Murray frequently makes note of the woman power dynamic at work, with her and Collins having Reps. Kay Granger (R-Tex.) and Rosa L. DeLauro (D-Conn.) as their counterparts on the House Appropriations Committee. She has on prominent display a photo of the four of them, with White House budget director Shalanda Young in the middle, creating a power quintuple of women in charge of the federal budgets.

Collins and Murray have spent more than 25 years together in the Senate and have a strong bond, working like “a team” so far, according to the Republican, who thinks their work should hit the full Senate in September.

“Appropriations month, if Leader Schumer wants it to be,” Collins said Wednesday. “I hope he will start scheduling our bills immediately upon our return.”

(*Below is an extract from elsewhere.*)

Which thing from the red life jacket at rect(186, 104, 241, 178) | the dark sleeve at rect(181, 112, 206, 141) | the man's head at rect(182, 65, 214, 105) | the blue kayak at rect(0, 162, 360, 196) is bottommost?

Murray’s standing is so strong among Senate Democrats that Schumer will happily give floor time to her, making House Republicans her biggest obstacle in funding the government.

Granger has been overruled by McCarthy and ordered to write spending bills that could end up being $130 billion under the original president-speaker deal from late May. That came after his far-right flank demanded deeper spending cuts, and, faced with little margin, McCarthy bowed to their wishes.

Murray was already upset about that earlier deal between McCarthy and Biden and the limits it placed on domestic spending programs that are Democratic priorities. “That wasn’t in my cards when I started,” she said.

Instead, Murray and Collins have, so far, added more than $13 billion in what they labeled emergency funds above the Biden-McCarthy top line.

Growing up about 20 miles northeast of Seattle, her father fell ill and lost his job, so her mother, while raising seven children, went to a vocational tech school on a government program to help get a job. They lived on food stamps. So government appropriations feel personal.

“We lived on tough times,” she said.

Murray won’t guess how the House will handle their partisan spending process — “I can’t predict that place, I’m not stupid” — but instead said her objective is to “focus on the challenge you have at the moment.”

And that means getting as many of these spending bills to the Senate floor as possible. If successful, Murray wants the Senate to awake from its somnolence the past few months and years, having a free-flowing debate with lots of amendments considered.

Her approach with Collins, just as it was with Alexander and Ryan, is to focus on the areas where there is wide agreement. Controversial social policy riders have been largely set aside, by both parties, paving the way for huge votes in committee.

“You don’t pass something if the only thing you do is argue past each other,” she said. “That means that you have to hear what’s important to somebody else.”